Let's say I have a templatized function that is going to be specialized, so I really don't care about the base implementation. Can I do something like this:
template <typename T>
T dummy() {
assert(false);
return declval<T>();
}
When I try to do this in visual-studio-2017 I get a linking error:
unresolved external symbol
char const && __cdecl std::declval<char const >(void)
(??$declval@$$CBD@std@@YA$$QEBDXZ) referenced in functionchar const __cdecl dummy<char const>()
Again this function is uncalled, but I do save a pointer to it. I can use return T{}
instead, and that compiles, but I need this to work even if there isn't a default constructor for T
. Is there a way that I can work around this?

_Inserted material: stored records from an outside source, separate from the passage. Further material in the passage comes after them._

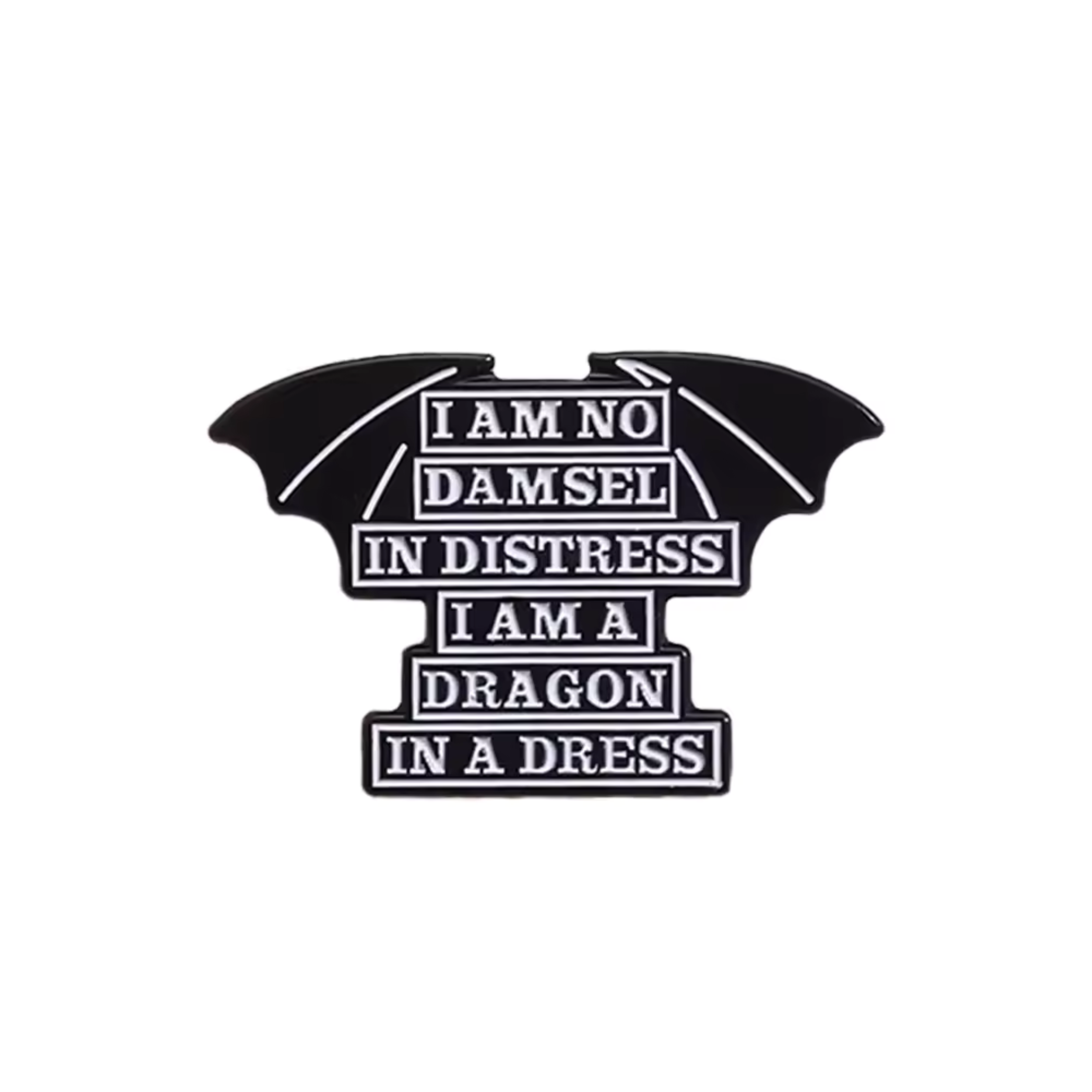I Am No Damsel in Distress, I Am a Dragon in a Dress Enamel Pin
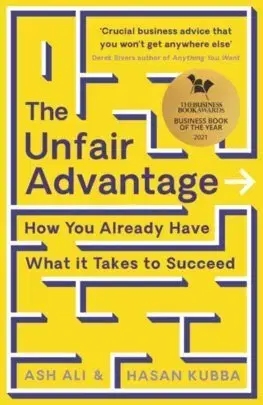 Podnikanie, obchod, predaj The Unfair Advantage - Hasan Kubba,Ash Ali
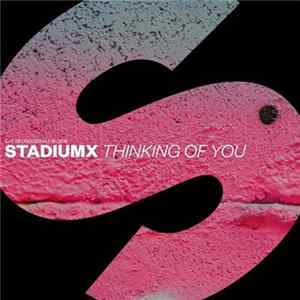 StadiumX - Thinking Of You flac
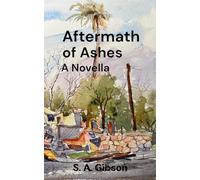 After the Ashes: A Novella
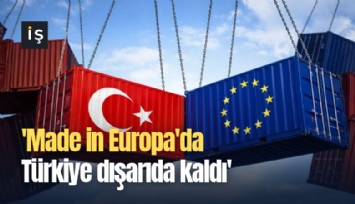 'Made in Europa'da Türkiye dışarıda kaldı'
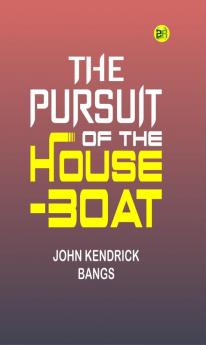 The Pursuit of the House-Boat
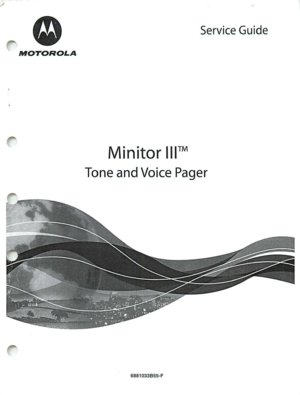 Page 1./
MOTOROLA
ServiceGuide
MinitorIIF
M
ToneandVoicePager
6881033855·F 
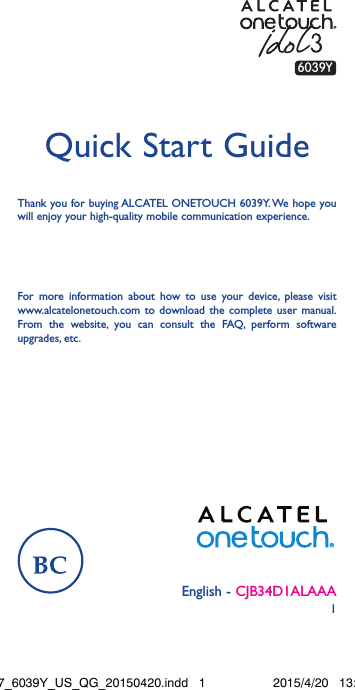 1English - CJB34D1ALAAAQuick Start GuideFor more information about how to use your device, please visit www.alcatelonetouch.com to download the complete user manual. From the website, you can consult the FAQ, perform software upgrades, etc.Thank you for buying ALCATEL ONETOUCH 6039Y. We hope you will enjoy your high-quality mobile communication experience.6039YIdol3-4.7_6039Y_US_QG_20150420.indd   1 2015/4/20   13:49:42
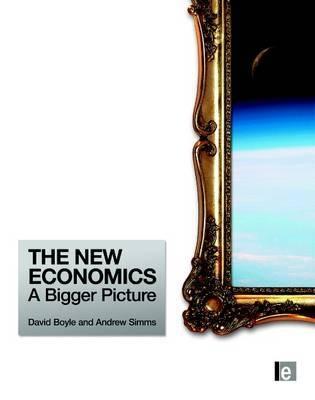 The New Economics "A Bigger Picture". A Bigger Picture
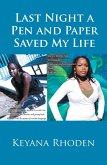 Last Night a Pen and Paper Saved My Life (eBook, ePUB)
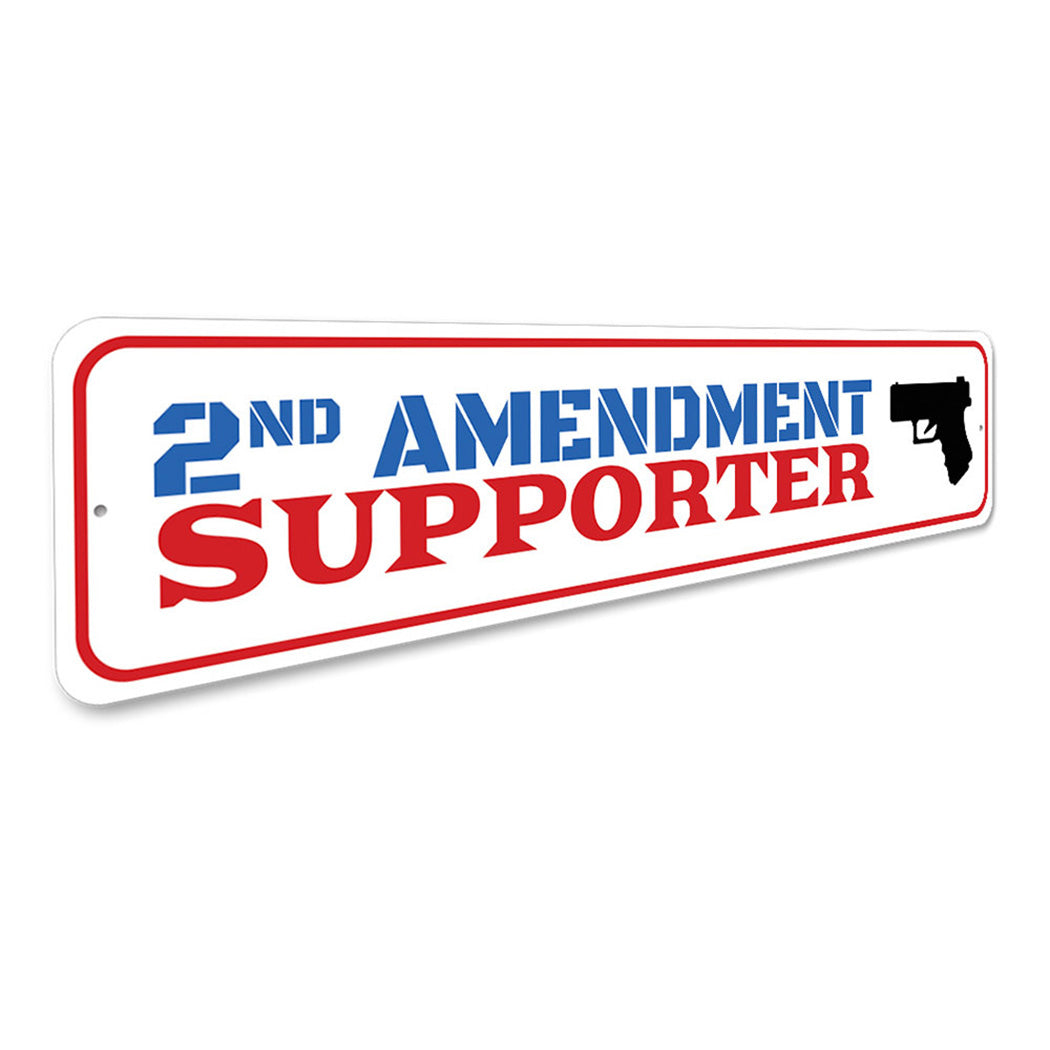 2nd Amendment Supporter Sign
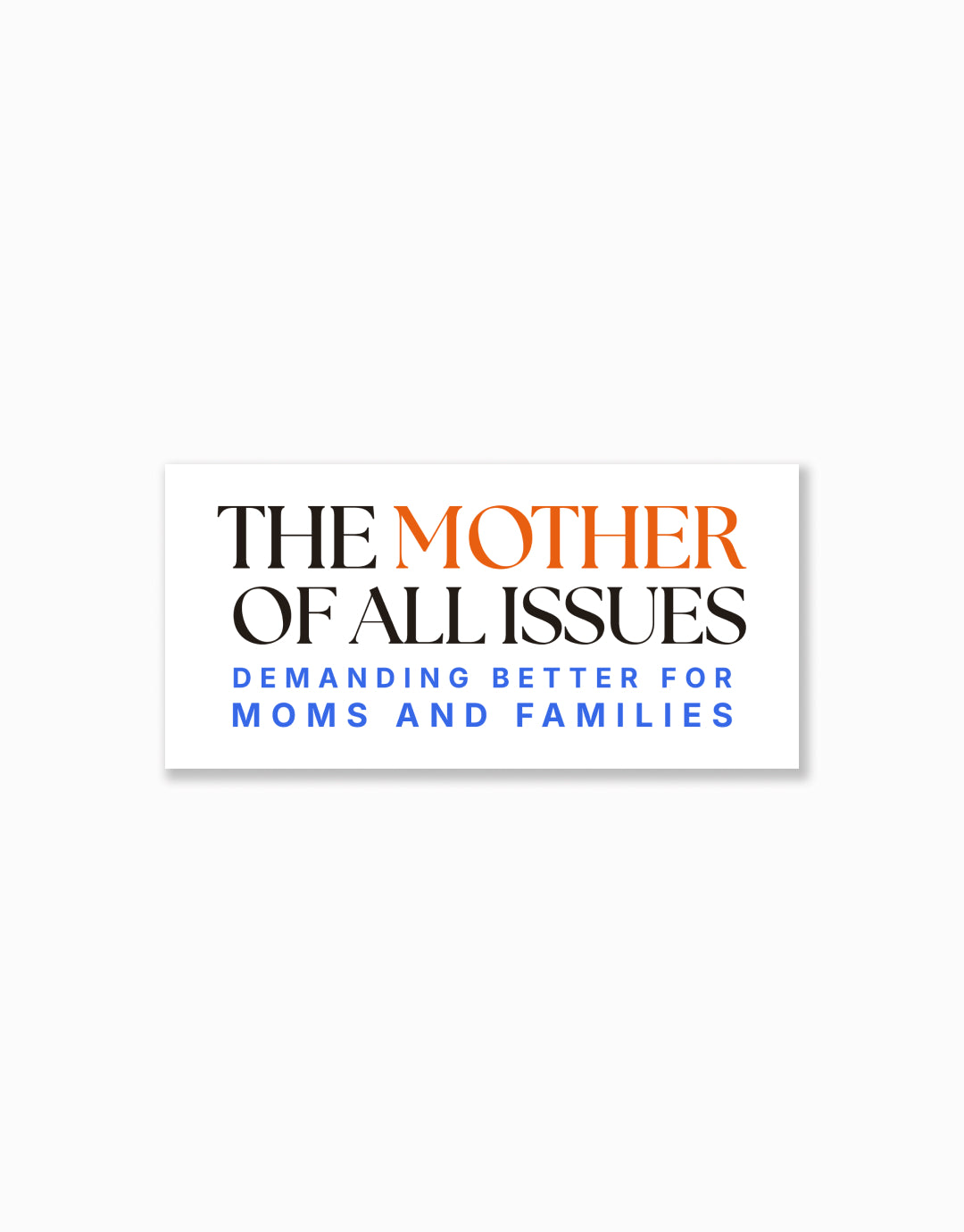 Mother of All Issues Stickers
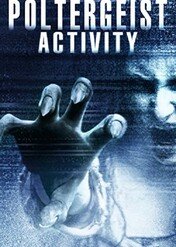 Poltergeist Activity / Poltergeist Activity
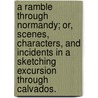 A Ramble through Normandy; or, scenes, characters, and incidents in a sketching excursion through Calvados. by George Musgrave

You can work around the problem by not providing a definition for the function template. Using
template <typename T>
T dummy();
template <>
int dummy() { std::cout << "template <> int dummy()"; return 42;}
int main()
{
dummy<int>();
dummy<double>();
return 0;
}
You will get a linker error because dummy<double>();
does not exist but if you comment it out then the code will compile because there does exist a specialization for int
. This means you don't have to worry about returning anything.
You can eve use
template <typename T>
T dummy() = delete;
instead of not providing a definition so instead of getting a linker error you'll get a "nice" compiler error saying you are trying to use a deleted function. This also allows you to write overloads instead of specializations which is preferable as specializations are not considered during overload resolution. That's not really possible in your case since you don't take any parameters but if you do you should consider it.